Welcome to Northminster

We are a biblically-based Presbyterian church seeking to experience and share God’s love to transform our homes, community and the world. We hope you will join us.
 

Join us this Sunday!

We have wonderful Sunday School opportunities for all ages at 9:45am. Our worship service is at 11am. We look forward to seeing you!  Click here to find out where we are and get in touch.

Upcoming Events

 

The Latest from our blogs…

Pastor’s Corner – November 2019

So then, just as you received Christ Jesus as Lord, continue to live in him, rooted and built up in him, strengthened in the faith as you were taught, and overflowing with thankfulness. (Col. 2:6–7)
 
“Continue to live in him, rooted and built up, strengthened in the faith as you were taught”

**Visual spatial reasoning items**
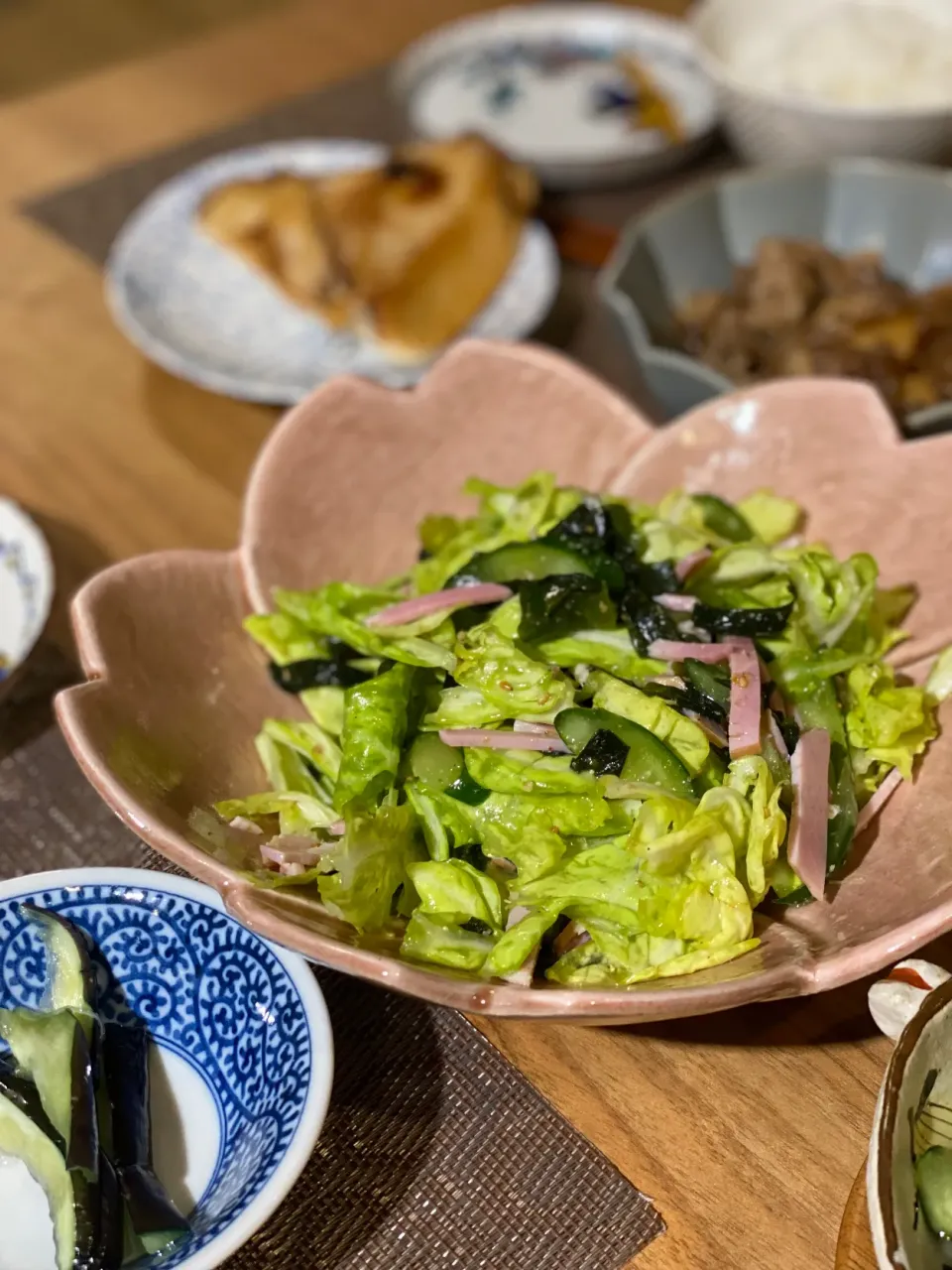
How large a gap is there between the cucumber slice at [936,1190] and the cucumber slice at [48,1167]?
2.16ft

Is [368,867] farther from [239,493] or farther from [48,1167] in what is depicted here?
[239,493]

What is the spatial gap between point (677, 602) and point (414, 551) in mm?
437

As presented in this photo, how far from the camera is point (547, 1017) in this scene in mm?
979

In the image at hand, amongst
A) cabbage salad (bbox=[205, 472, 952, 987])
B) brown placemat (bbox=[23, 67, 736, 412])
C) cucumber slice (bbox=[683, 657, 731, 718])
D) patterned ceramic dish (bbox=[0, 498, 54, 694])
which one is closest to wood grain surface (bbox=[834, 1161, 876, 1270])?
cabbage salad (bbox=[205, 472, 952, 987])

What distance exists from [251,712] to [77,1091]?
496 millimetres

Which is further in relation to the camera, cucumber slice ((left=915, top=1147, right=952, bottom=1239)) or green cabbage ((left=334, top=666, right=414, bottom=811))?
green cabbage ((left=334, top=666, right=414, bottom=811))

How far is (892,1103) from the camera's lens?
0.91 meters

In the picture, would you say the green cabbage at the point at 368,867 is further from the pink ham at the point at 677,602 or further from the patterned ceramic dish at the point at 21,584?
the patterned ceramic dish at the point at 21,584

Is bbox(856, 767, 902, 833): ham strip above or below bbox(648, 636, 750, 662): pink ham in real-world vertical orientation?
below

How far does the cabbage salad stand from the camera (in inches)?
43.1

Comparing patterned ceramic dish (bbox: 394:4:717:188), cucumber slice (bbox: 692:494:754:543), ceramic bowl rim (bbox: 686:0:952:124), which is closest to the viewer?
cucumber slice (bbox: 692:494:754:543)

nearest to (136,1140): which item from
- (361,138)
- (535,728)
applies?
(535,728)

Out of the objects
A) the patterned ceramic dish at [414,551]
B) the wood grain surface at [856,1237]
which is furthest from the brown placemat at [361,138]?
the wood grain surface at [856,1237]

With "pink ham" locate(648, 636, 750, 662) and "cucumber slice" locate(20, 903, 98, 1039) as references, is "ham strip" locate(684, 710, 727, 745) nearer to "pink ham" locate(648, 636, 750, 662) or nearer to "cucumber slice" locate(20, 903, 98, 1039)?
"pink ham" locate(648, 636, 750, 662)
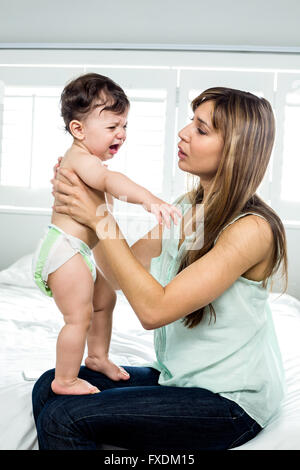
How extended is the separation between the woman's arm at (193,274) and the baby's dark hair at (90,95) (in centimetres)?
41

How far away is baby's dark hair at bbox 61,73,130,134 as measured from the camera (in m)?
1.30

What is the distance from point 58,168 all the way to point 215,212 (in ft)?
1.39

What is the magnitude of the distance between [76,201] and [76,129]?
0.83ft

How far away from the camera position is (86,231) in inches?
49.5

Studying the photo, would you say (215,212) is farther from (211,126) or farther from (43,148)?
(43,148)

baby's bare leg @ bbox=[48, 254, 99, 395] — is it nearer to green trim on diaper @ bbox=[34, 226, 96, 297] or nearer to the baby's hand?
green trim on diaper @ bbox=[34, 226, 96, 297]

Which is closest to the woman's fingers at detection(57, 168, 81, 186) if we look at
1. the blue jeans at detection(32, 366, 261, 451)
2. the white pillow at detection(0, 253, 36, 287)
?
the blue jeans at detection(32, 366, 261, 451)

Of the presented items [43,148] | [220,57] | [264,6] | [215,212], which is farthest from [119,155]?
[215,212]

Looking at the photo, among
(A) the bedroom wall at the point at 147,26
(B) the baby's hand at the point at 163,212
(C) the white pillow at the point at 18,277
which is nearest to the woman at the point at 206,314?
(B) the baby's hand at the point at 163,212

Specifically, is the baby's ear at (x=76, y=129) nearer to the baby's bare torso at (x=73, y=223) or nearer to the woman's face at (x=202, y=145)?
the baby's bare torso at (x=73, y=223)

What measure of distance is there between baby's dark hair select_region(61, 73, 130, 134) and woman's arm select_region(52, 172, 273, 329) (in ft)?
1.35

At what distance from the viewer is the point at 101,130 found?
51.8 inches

**Set tasks**
**A)** On the church welcome page, what time does the Sunday worship service start?
**B)** Carry on the church welcome page from the point where it stops.

**Outputs by task**
**A)** 11am

**B)**
Each year, as part of my benefits package, I am given two weeks of study leave.  This isn’t two extra weeks of vacation; it’s an intentional time for pastors to do exactly what Paul says in this verse, to be ‘rooted and built up [in Christ], strengthened in the faith.”  Just as we need exercise to keep our bodies healthy, we also need to be intentional in strengthening our faith. That is what study leave is meant to provide.  I spent the time reading several books about pastoring in our current cultural reality, meeting with a spiritual director for my own spiritual growth and well-being, and sketching out a sermon plan for next year.  Thank you for letting me have the time away, and I look forward to sharing with you what God has been sharing with me!
 
“Overflowing with Thankfulness”
 
Thank you, also, for the wonderful cards and expressions of appreciation you all shared this past weekend.  What an unexpected surprise to receive upon my return from study leave!  One of my greatest joys is being able to tell others about what a blessing you all are to my family and me and how thankful we are to get to serve alongside you.  So many pastors serve places that are hard and challenging, but serving Northminster is a joy and delight.  We truly are “overflowing with thankfulness” for each one of you.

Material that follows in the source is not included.